» **Excerpt to read**:
From time to time I have mentioned GeoCurrents. Subtitled the people, places and languages shaping current events, it really is a very good blog.
Lead author Martin Lewis has been working on a book on the Indo-European controversy. Having now finished the chapter on the history of the debates, he is putting it on line in a series of posts. The first post begins:
Debates about Indo-European origins and dispersion have played a surprisingly central role in modern intellectual history. At first glance, the ancient source of a group of languages whose very relatedness is invisible to non-specialists would seem to be an obscure issue, of interest only to a few academics. Yet it is difficult to locate a topic of historical debate over the past two centuries that has been more intellectually provocative, ideologically fraught, and politically laden than that of Indo-European origins and expansion. Although the controversies have diminished in the Western public imagination since the middle of the 20th century, they still rage in India, and elsewhere their reverberations persist. As a result, the Indo-European question is anything but trivial or recondite. To understand the significance of the current controversy, it is therefore necessary to examine the historical development of Indo-European studies in detail, paying particular attention to the ideological ramifications of the theories advanced to account for the success of this particular language family.
Reading the first three posts, I will give the links at the end, created a feeling of discomfort.
I am no stranger to the way that intellectual analysis draws from current views and then feeds back into those views. I am also well aware of the importance of myth and of the creation of myth, of the way in which myths come to dominate debate, to even determine what can be said and how. Current Australian Aboriginal studies is a classic example, one in which present needs and views can control and distort discussion to the point that it destroys the pleasure of discovery.

(Spatial reasoning question data)
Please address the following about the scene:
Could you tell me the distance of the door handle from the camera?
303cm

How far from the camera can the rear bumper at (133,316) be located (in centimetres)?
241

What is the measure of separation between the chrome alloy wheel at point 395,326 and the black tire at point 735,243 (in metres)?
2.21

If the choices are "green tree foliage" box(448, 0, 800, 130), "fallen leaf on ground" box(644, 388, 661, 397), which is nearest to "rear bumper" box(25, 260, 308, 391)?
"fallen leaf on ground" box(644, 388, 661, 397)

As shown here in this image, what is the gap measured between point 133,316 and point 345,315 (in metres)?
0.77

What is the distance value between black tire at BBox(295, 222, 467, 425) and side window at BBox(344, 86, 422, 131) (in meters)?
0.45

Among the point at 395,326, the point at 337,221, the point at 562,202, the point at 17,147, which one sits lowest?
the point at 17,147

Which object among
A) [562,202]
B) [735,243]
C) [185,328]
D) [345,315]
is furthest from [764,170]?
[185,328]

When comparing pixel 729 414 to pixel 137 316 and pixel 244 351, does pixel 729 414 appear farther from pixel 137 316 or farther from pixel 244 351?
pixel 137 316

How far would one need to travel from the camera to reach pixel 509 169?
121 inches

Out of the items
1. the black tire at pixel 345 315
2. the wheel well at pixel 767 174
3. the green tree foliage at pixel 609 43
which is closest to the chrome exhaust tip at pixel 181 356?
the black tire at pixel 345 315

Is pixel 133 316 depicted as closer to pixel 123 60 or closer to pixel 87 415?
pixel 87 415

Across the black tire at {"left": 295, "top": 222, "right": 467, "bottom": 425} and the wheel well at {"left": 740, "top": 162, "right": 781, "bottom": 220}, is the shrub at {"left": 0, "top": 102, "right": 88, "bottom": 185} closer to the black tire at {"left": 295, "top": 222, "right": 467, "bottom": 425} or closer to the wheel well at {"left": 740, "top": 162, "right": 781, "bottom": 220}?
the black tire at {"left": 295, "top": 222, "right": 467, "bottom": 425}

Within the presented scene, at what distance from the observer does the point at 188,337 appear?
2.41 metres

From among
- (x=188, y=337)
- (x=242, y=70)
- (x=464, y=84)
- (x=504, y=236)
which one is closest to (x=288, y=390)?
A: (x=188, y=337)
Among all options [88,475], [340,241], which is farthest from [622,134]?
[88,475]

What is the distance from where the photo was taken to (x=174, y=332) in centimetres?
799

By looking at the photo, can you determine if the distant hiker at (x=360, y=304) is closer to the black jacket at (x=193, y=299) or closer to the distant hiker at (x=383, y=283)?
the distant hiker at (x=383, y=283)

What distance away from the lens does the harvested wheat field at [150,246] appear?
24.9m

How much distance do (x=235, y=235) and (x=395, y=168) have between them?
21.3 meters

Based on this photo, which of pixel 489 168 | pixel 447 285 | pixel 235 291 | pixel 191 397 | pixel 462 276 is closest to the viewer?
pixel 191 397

» **Problems to work on**:
a) Reproduce the passage of the blog post on Indo-European origins from "I am no stranger" to "pleasure of discovery.".
b) Go on with the blog post about GeoCurrents and the Indo-European debates, picking up after its final sentence.

» **Expected outputs**:
a)
I am no stranger to the way that intellectual analysis draws from current views and then feeds back into those views. I am also well aware of the importance of myth and of the creation of myth, of the way in which myths come to dominate debate, to even determine what can be said and how. Current Australian Aboriginal studies is a classic example, one in which present needs and views can control and distort discussion to the point that it destroys the pleasure of discovery.

b)
I was also aware of at least some of the things that Lewis covers in his history of the Indo-European controversy and have indeed written on aspects of them, including attitudes to race and the importance of social Darwinism in refining those attitudes. These can be uncomfortable topics in their own right. However, this was not the cause of my discomfort this time. That came from a rather more direct personal connection, the significance of Lewis' analysis to some of the academic disciplines that I have studied or been interested in including history, prehistory and anthropology.
Lewis's central focus in this chapter is on linguistics and the way that linguistic analysis has influenced and been influenced by other debates. His time period extends to the present day. This is where the discomfort came in, for I studied some of the things he talks about at school and university. I used those atlases. I looked at some of the concepts in my studies. Now I wonder a little about the possible distortions created in my own thinking.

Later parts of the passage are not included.